> _STATED TASK A_
Translate this sentence from the text on sports and the free market into Spanish: "Capitalism has the exact opposite mechanism."

> _PAGE EXTRACT_
· · ·

I am reminded of sports, particularly pre-commercialised sports.

In tennis, for example, all your previous successes and failures will seed you accordingly, but come a new tournament you are all back to ground zero. If anything, success makes it harder for you in future as you qualify to be placed against similarly successful players. This is a pure form of truly fair competition, with the exception of a fairly low barrier to attaining the best equipment, of which there isn't much that is required, and to attract the attention of the best trainers. Sponsorship gives you no advantage beyond not having to worry about your finances.

In team sports, a new season will similarly reset everything - your previous successes and failures may put you in a higher or lower league, but again success makes it harder for you in future - this kind of mechanism is both satisfying for all and keeps itself in check. Some additional drawbacks to the above are the tendency for top teams to buy and sell individual players in accordance to what they think will benefit the team as a whole, which becomes more of a corporate brand. The chemistry between specific players is less important than general adaptability to play well with anyone. Here, the corrupting effects of the free market come into play even more to compromise fairness:

Capitalism has the exact opposite mechanism. Where success in sports makes it harder for you, success in the free market makes it easier for you. The inversion of sportsmanship.

E-sports often have an interesting fairness check, where between seasons MMRs (matchmaking rating)s or Elo ratings are contracted towards the average. This requires that the best players continually have to win back their claim to proficiency, and players stuck playing with inexperienced and/or incompetent players get a chance to play with better players who won't ruin their overall team's performance regardless of how well they do individually.

The common theme of the "marketplace of sports" is that they are regulated/interfered with in order to make things fairer and more satisfying for everyone in the exact way that the free market is not.

Carleas wrote:One argument is that people who successfully produce value in the past are more likely to provide more valuable information with their votes, i.e. in the past they have voted that certain investments will produce value for others, and their profits show that they were right (again, in a toy economy), so we might expect their subsequent votes will reliably point to future value for others. That argument is not entirely without merit: certain attributes that would make someone a better voter for what's valuable also make someone a better producer of value: appropriate risk weighting, accurate expectations about the future, the ability to delay gratification and invest for the long term, the ability to see alternative possible uses of resources.

For sure. In many ways it is better for the mechanism to inherently enable those at the top who are the best at providing for everyone.

The issue is the degree to which putting all your resources in the hands of the few is proportional to the overall benefit that they provide for everyone as a result of their reward.
It's at this point that every pro-Capitalist will shout at me about the Zero-sum fallacy, and I have to explain that I don't think there is a zero-sum of fixed pie, just dimishing returns in addition to the tendency towards oligarchy and even monarchy (autocracy and dictatorship).

· · ·

> _EXERCISE DATA_
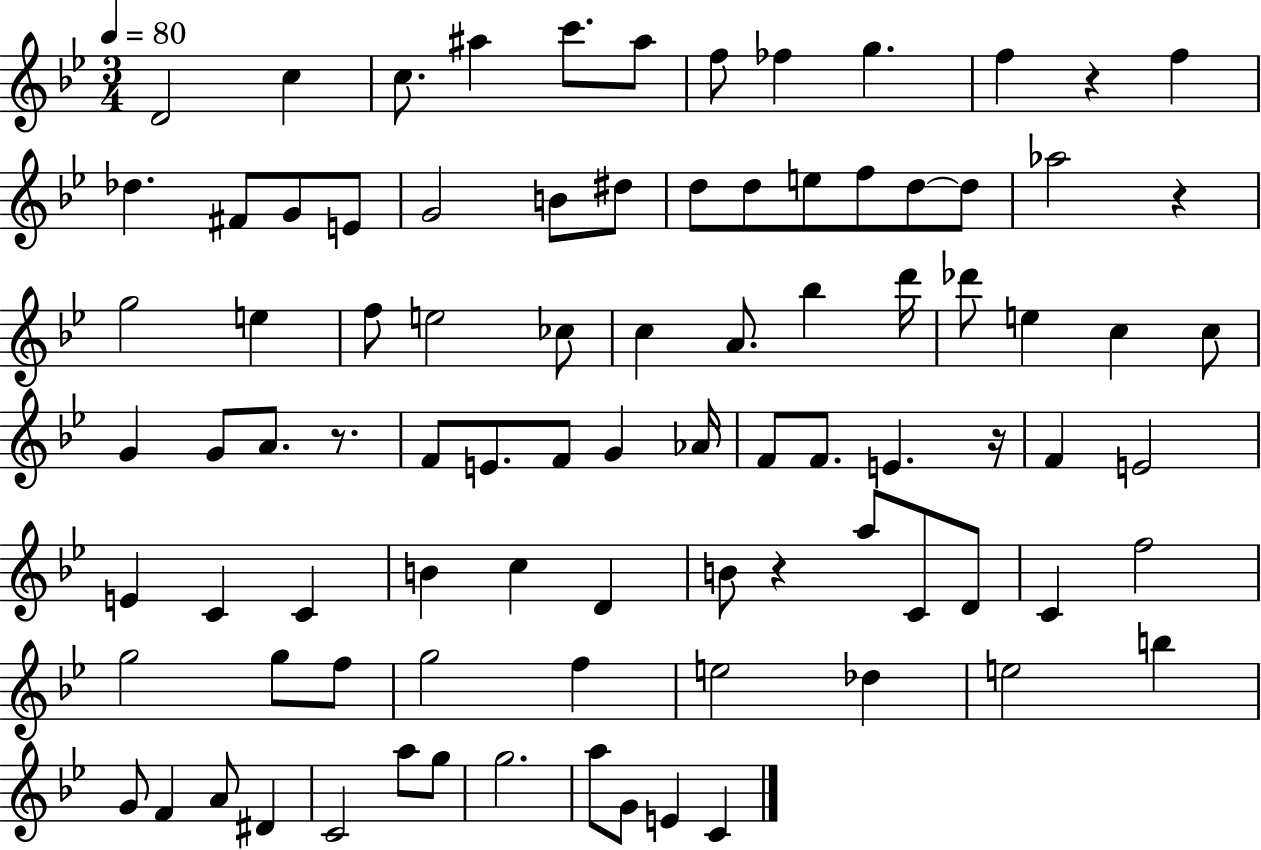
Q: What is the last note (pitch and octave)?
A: C4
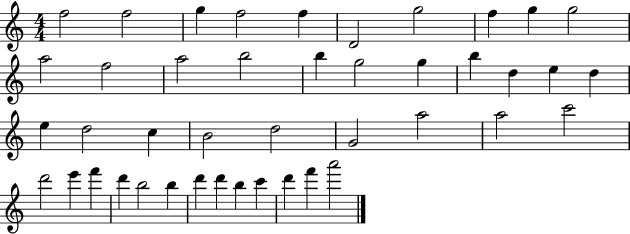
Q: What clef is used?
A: treble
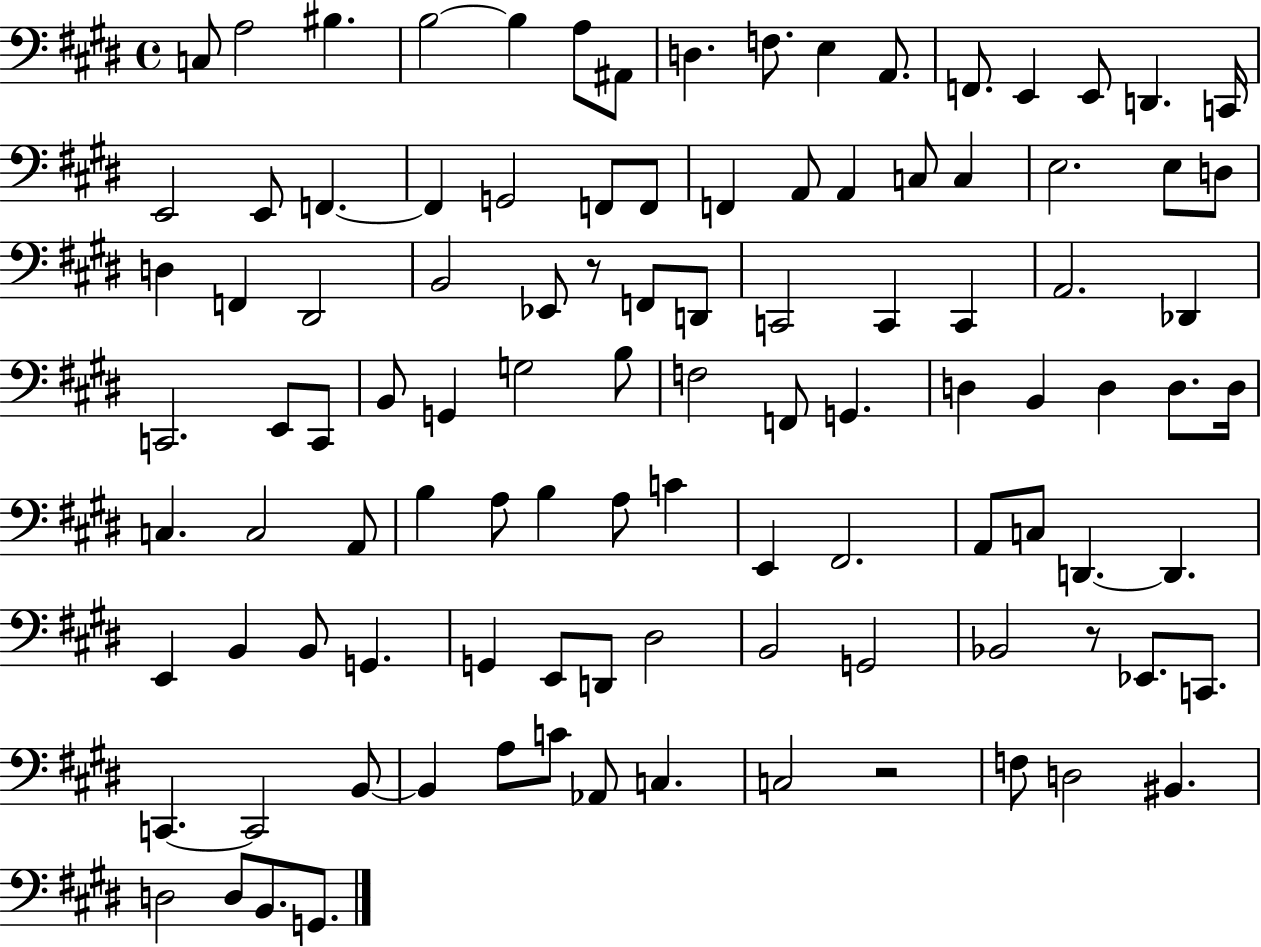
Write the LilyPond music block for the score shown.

{
  \clef bass
  \time 4/4
  \defaultTimeSignature
  \key e \major
  \repeat volta 2 { c8 a2 bis4. | b2~~ b4 a8 ais,8 | d4. f8. e4 a,8. | f,8. e,4 e,8 d,4. c,16 | \break e,2 e,8 f,4.~~ | f,4 g,2 f,8 f,8 | f,4 a,8 a,4 c8 c4 | e2. e8 d8 | \break d4 f,4 dis,2 | b,2 ees,8 r8 f,8 d,8 | c,2 c,4 c,4 | a,2. des,4 | \break c,2. e,8 c,8 | b,8 g,4 g2 b8 | f2 f,8 g,4. | d4 b,4 d4 d8. d16 | \break c4. c2 a,8 | b4 a8 b4 a8 c'4 | e,4 fis,2. | a,8 c8 d,4.~~ d,4. | \break e,4 b,4 b,8 g,4. | g,4 e,8 d,8 dis2 | b,2 g,2 | bes,2 r8 ees,8. c,8. | \break c,4.~~ c,2 b,8~~ | b,4 a8 c'8 aes,8 c4. | c2 r2 | f8 d2 bis,4. | \break d2 d8 b,8. g,8. | } \bar "|."
}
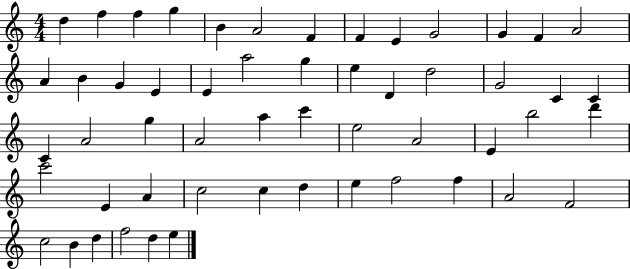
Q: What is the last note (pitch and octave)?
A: E5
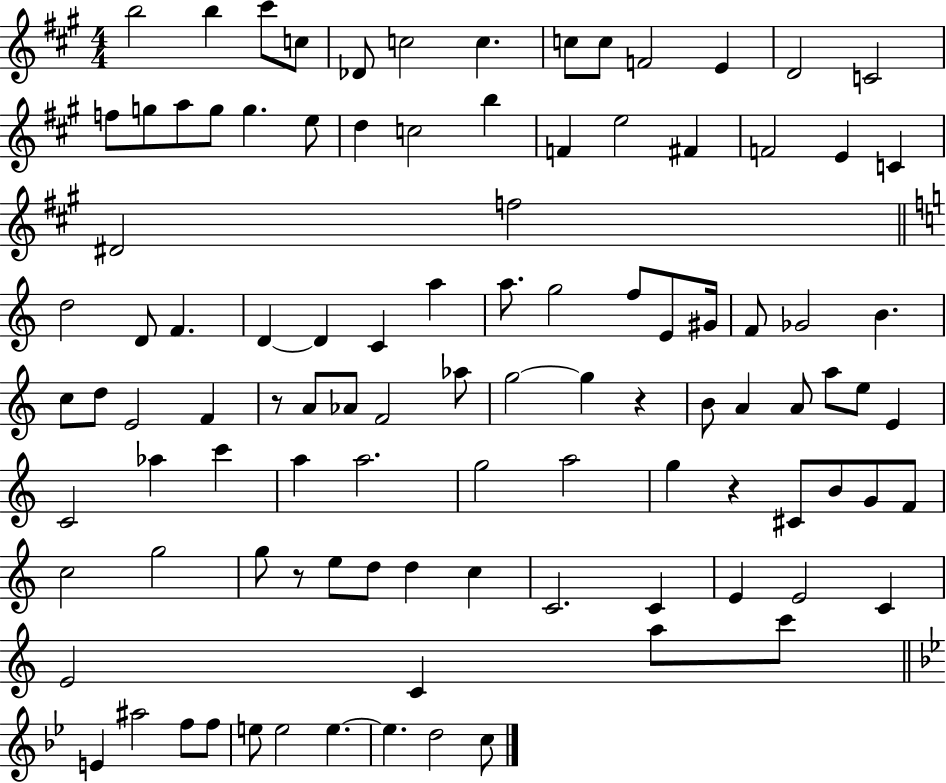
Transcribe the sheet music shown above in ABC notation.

X:1
T:Untitled
M:4/4
L:1/4
K:A
b2 b ^c'/2 c/2 _D/2 c2 c c/2 c/2 F2 E D2 C2 f/2 g/2 a/2 g/2 g e/2 d c2 b F e2 ^F F2 E C ^D2 f2 d2 D/2 F D D C a a/2 g2 f/2 E/2 ^G/4 F/2 _G2 B c/2 d/2 E2 F z/2 A/2 _A/2 F2 _a/2 g2 g z B/2 A A/2 a/2 e/2 E C2 _a c' a a2 g2 a2 g z ^C/2 B/2 G/2 F/2 c2 g2 g/2 z/2 e/2 d/2 d c C2 C E E2 C E2 C a/2 c'/2 E ^a2 f/2 f/2 e/2 e2 e e d2 c/2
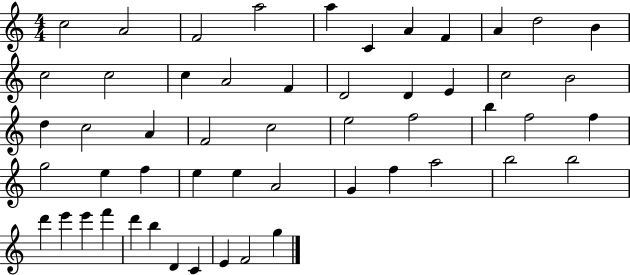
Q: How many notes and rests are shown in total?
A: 53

· · ·

> _STATED TASK B_
Rewrite the listing above, swapping "last" for "final" wherever it occurs and changing nothing else. Omit the pictures.

> _FULL RESPONSE A_
El capitalismo tiene el mecanismo exactamente opuesto.

> _FULL RESPONSE B_
Q: What is the final note (pitch and octave)?
A: C4
Q: What clef is used?
A: treble
Write the LilyPond music block for the score shown.

{
  \clef bass
  \time 4/4
  \defaultTimeSignature
  \key e \major
  \repeat volta 2 { c8 a2 bis4. | b2~~ b4 a8 ais,8 | d4. f8. e4 a,8. | f,8. e,4 e,8 d,4. c,16 | \break e,2 e,8 f,4.~~ | f,4 g,2 f,8 f,8 | f,4 a,8 a,4 c8 c4 | e2. e8 d8 | \break d4 f,4 dis,2 | b,2 ees,8 r8 f,8 d,8 | c,2 c,4 c,4 | a,2. des,4 | \break c,2. e,8 c,8 | b,8 g,4 g2 b8 | f2 f,8 g,4. | d4 b,4 d4 d8. d16 | \break c4. c2 a,8 | b4 a8 b4 a8 c'4 | e,4 fis,2. | a,8 c8 d,4.~~ d,4. | \break e,4 b,4 b,8 g,4. | g,4 e,8 d,8 dis2 | b,2 g,2 | bes,2 r8 ees,8. c,8. | \break c,4.~~ c,2 b,8~~ | b,4 a8 c'8 aes,8 c4. | c2 r2 | f8 d2 bis,4. | \break d2 d8 b,8. g,8. | } \bar "|."
}
Q: What is the final note (pitch and octave)?
A: E5
Transcribe the sheet music shown above in ABC notation.

X:1
T:Untitled
M:4/4
L:1/4
K:A
b2 b ^c'/2 c/2 _D/2 c2 c c/2 c/2 F2 E D2 C2 f/2 g/2 a/2 g/2 g e/2 d c2 b F e2 ^F F2 E C ^D2 f2 d2 D/2 F D D C a a/2 g2 f/2 E/2 ^G/4 F/2 _G2 B c/2 d/2 E2 F z/2 A/2 _A/2 F2 _a/2 g2 g z B/2 A A/2 a/2 e/2 E C2 _a c' a a2 g2 a2 g z ^C/2 B/2 G/2 F/2 c2 g2 g/2 z/2 e/2 d/2 d c C2 C E E2 C E2 C a/2 c'/2 E ^a2 f/2 f/2 e/2 e2 e e d2 c/2
Q: How many notes and rests are shown in total?
A: 53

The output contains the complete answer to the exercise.